35 Me. 247 | Me. | 1853

Hathaway, J.

— In cases for flowing lands by mill owners, the remedy for the proprietor of the land is provided by the statute, and an action at common law cannot be maintained. Statute c. 126, § 28. Stowell v. Flagg, 11 Mass. 314. The defendant had the right to flow the land of the proprietors as provided by law, and in 1843, he acquired the unconditional right to flow it, so far as they were concerned. But that did not authorize him to obstruct or injure the public highway, which the plaintiffs were legally bound to keep in a condition safe and convenient for travelers.

The public have but an easement in the land upon which the road is made. The town is obliged by law to keep the road in repair, and cannot have the benefit of the statute remedy for flowing. Calais v. Dyer, 7 Greenl. 155.

In the case last cited, Mellen, C. J. intimated, that an action on the case would be an appropriate mode of redress for the town. ■

The easement in the land, over which the road was made, must have been either paid for or given to the public at the time; or the road could not have been legally established. Although the title in the soil remained in him from whom the use was taken, yet the public acquired the right to pass over the surface, in the state in which it was, when first made a public road. Callender v. Marsh, 1 Pick. 430. The statute does not justify or excuse the erection of a dam in such *254manner as to overflow a public highway already appropriated and in actual use. Commonwealth v. Stevens, 10 Pick. 247.

It would present a remarkable conflict of legislation, for one statute to authorize an indictment against a town for a defective highway, while another statute authorized an individual to render it defective.

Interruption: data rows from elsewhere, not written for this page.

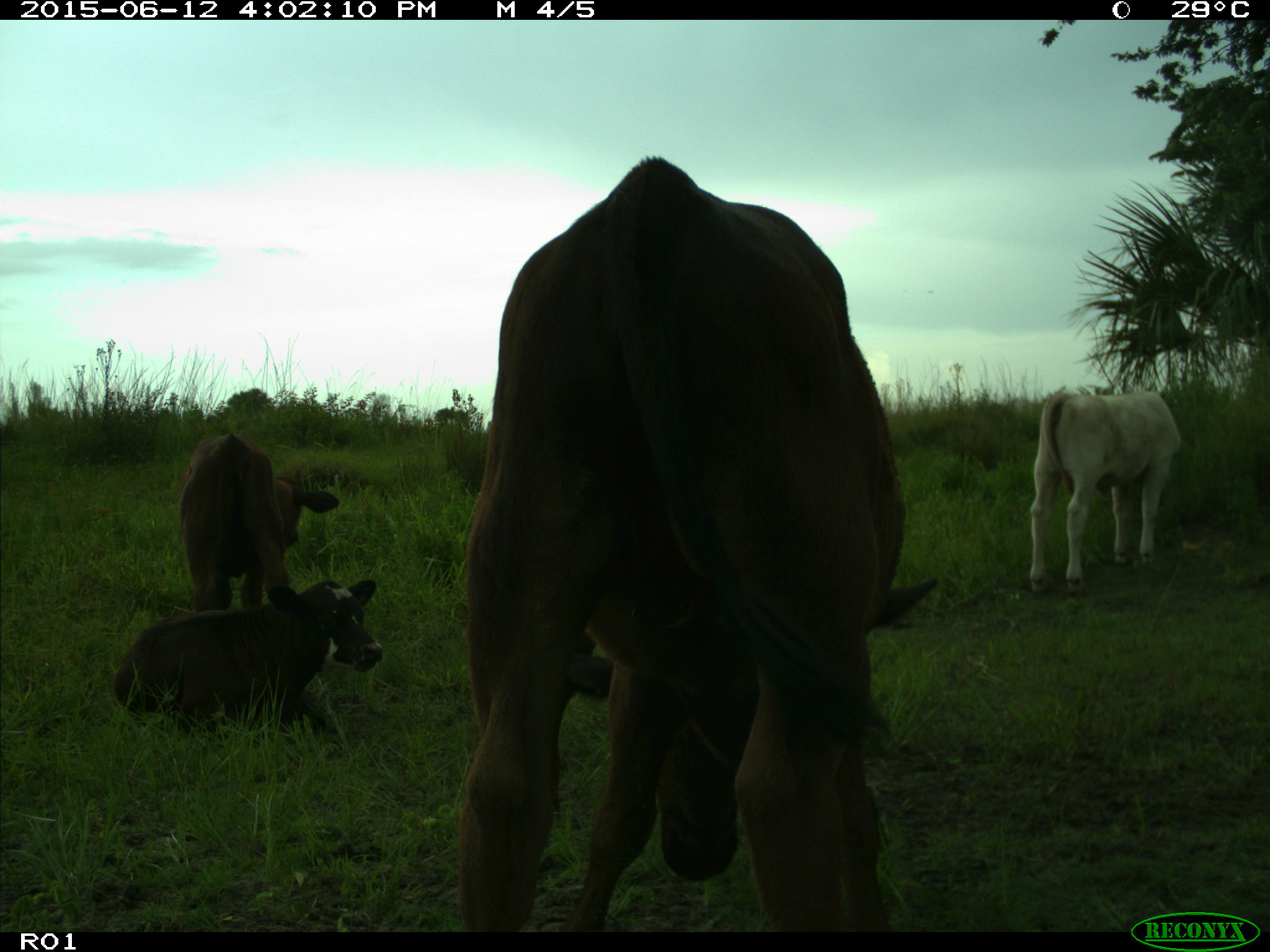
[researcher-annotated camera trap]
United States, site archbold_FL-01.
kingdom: Animalia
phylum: Chordata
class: Mammalia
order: Artiodactyla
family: Bovidae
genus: Bos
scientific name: Bos taurus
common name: domestic cow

If additional rights of flowing lands, in such cases, are deemed necessary, it is for the Legislature, not for the Court, to grant them.

The Court does not perceive any error in the instructions given by the Judge who presided at the trial, or in his refusal to instruct as requested.

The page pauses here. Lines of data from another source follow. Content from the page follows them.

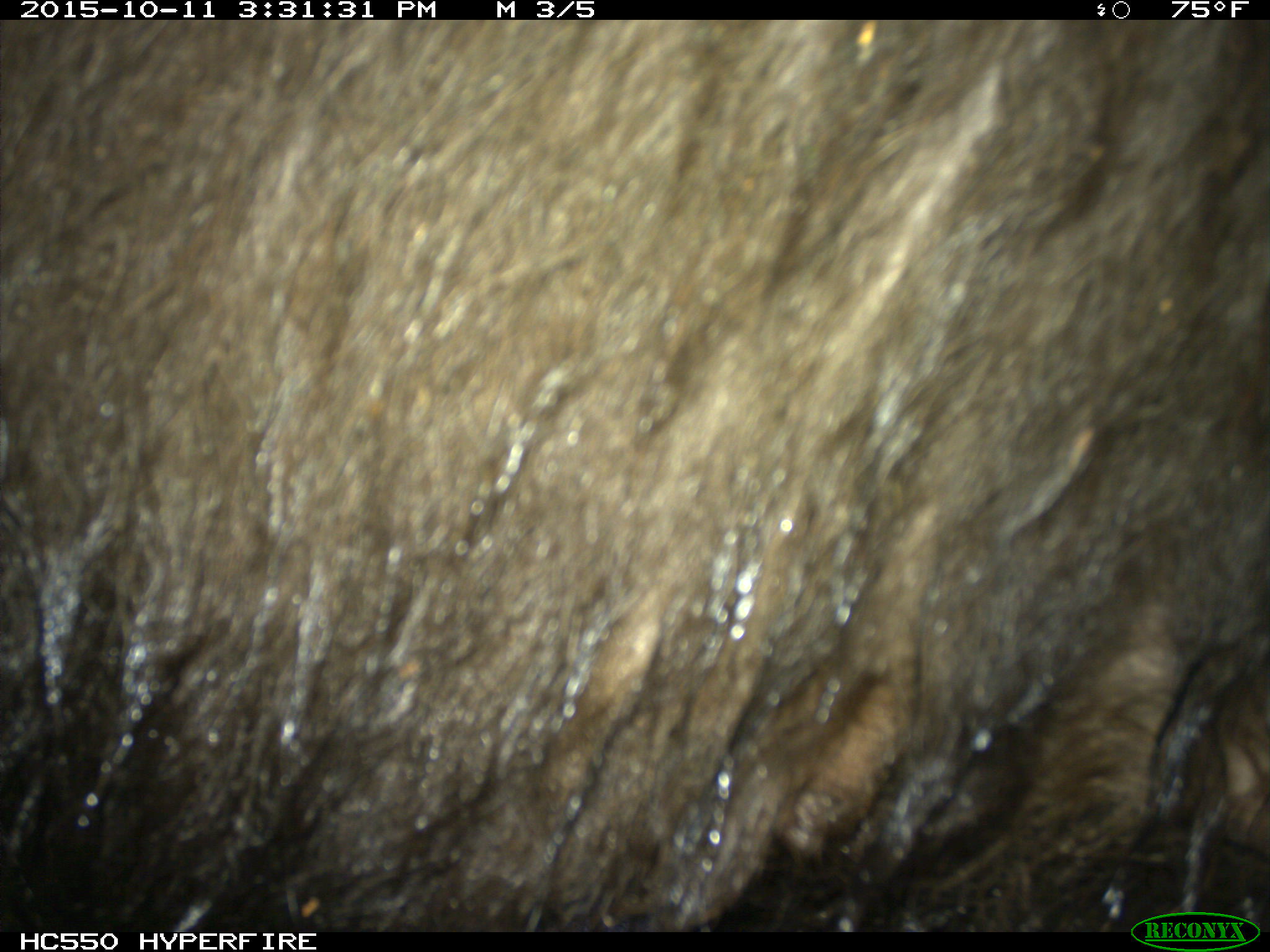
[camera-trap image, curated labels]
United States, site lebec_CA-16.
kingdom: Animalia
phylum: Chordata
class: Mammalia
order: Carnivora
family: Ursidae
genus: Ursus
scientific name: Ursus americanus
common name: american black bear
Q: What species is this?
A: Ursus americanus (american black bear).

This action was brought up, on the plaintiffs’ appeal from a judgment, in the late District Court, on demurrer filed, by consent of parties, with an agreement to waive the same, and the defendant claims costs after the appeal, under the statute, c. 97, § 15, because the plaintiff did not recover more than two hundred dollars. By recurring to the statute it will be perceived that such an appeal is embraced in the exceptions, in that section of the Act, and not in the enacting clause. He is not therefore entitled to costs.

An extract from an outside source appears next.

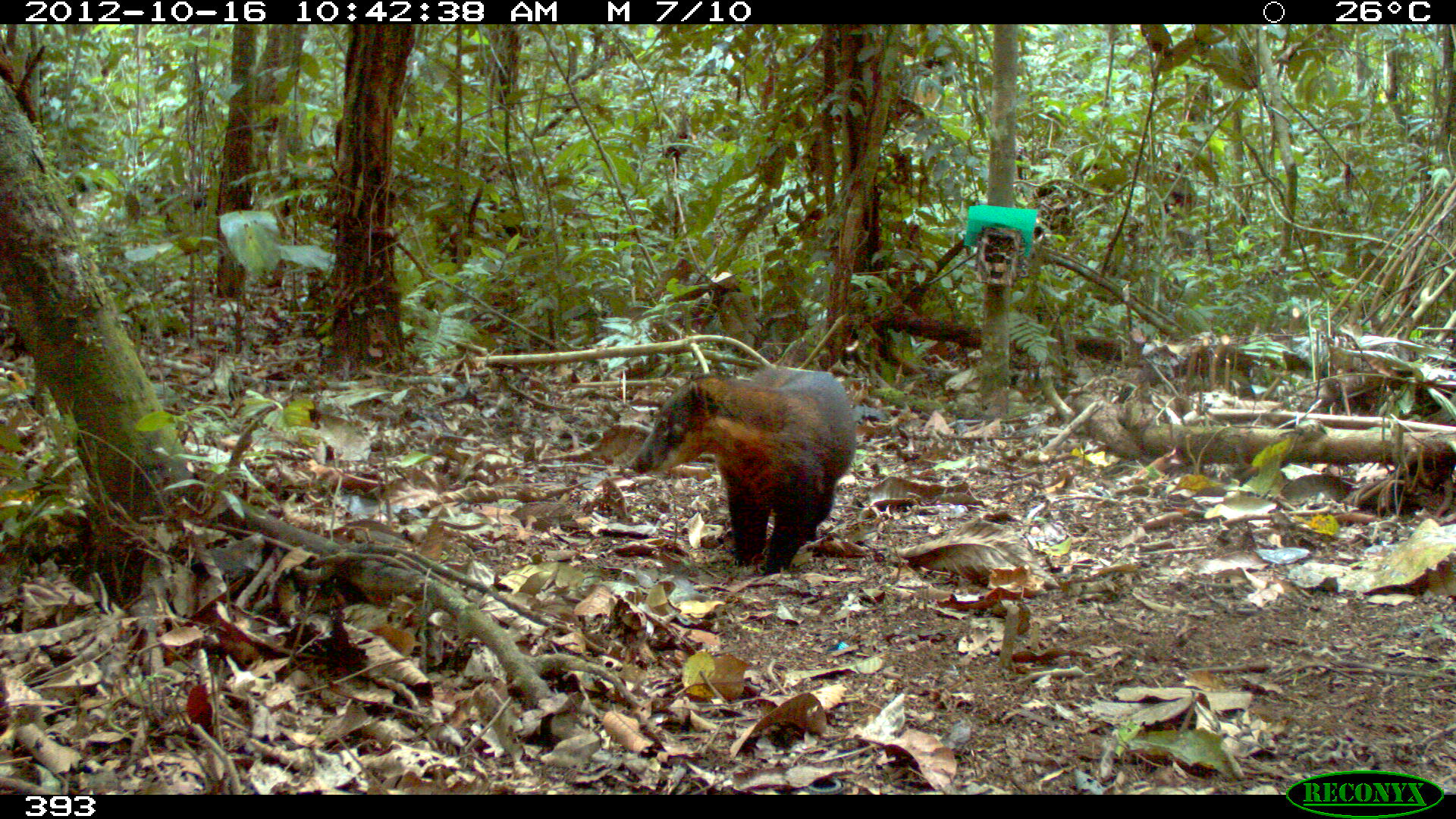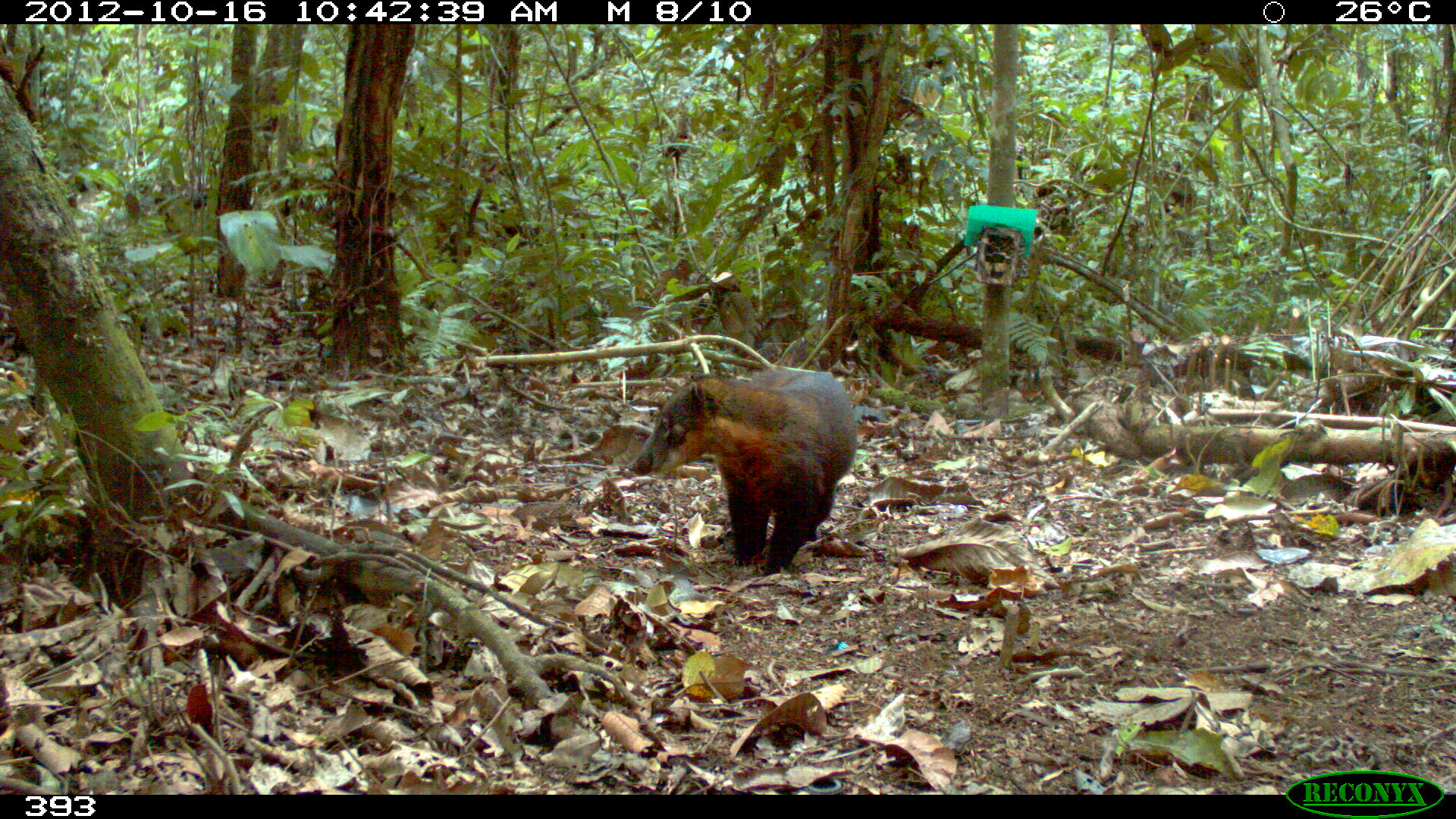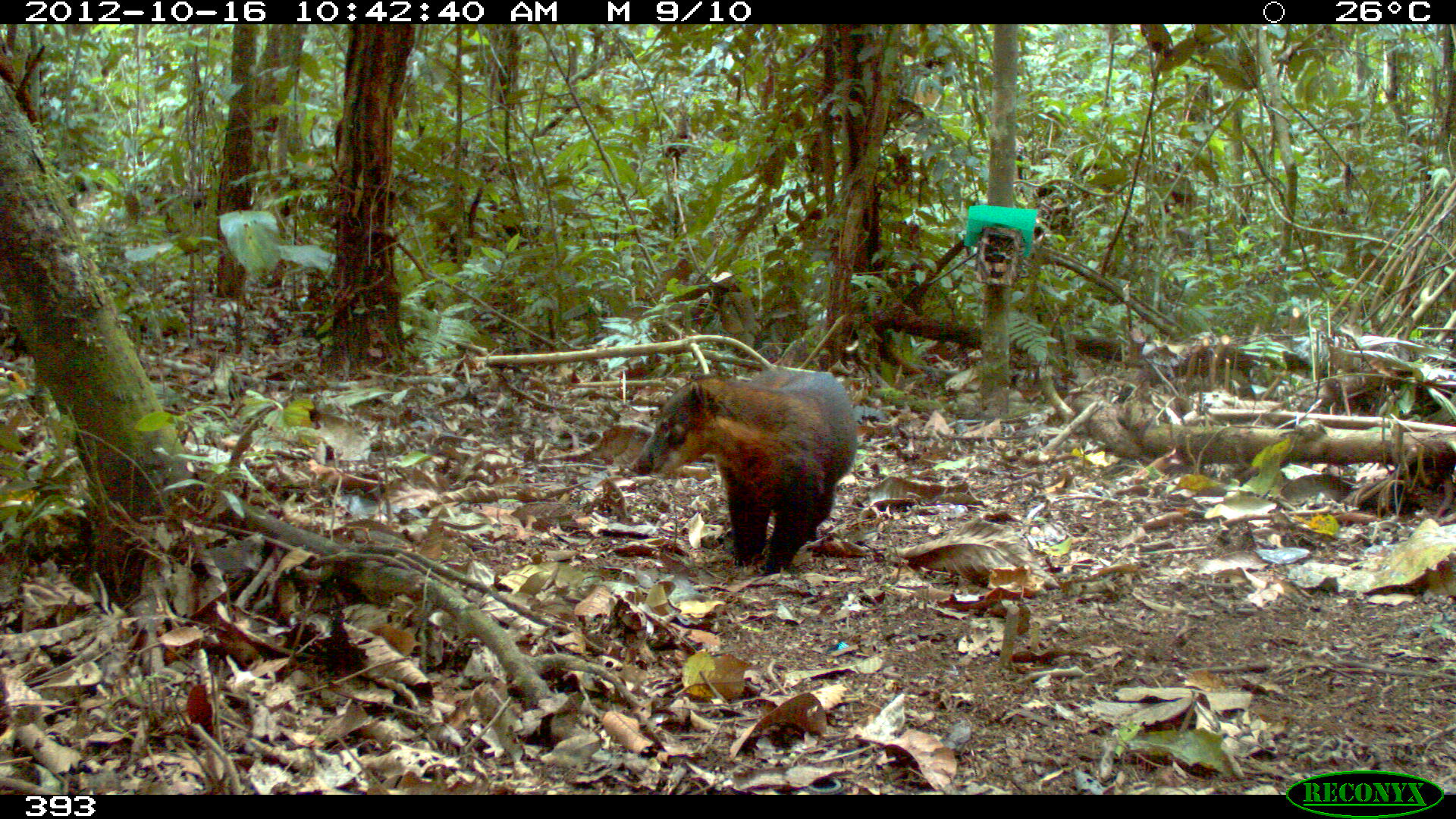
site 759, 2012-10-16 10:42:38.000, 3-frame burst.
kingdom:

According to the decisions of the Court in Sutherland v. Jackson, 32 Maine, 80, and Morrison v. Kittredge, 32 Maine, 100, the plaintiffs are entitled to recover full costs.

The plaintiffs’ exceptions are sustained.

The defendant’s exceptions are overruled.

Judgment for the plaintiffs, on the verdict, with full costs.

Wells and Howard, J. J., concurred. Shepley, C. J., concurred in the result.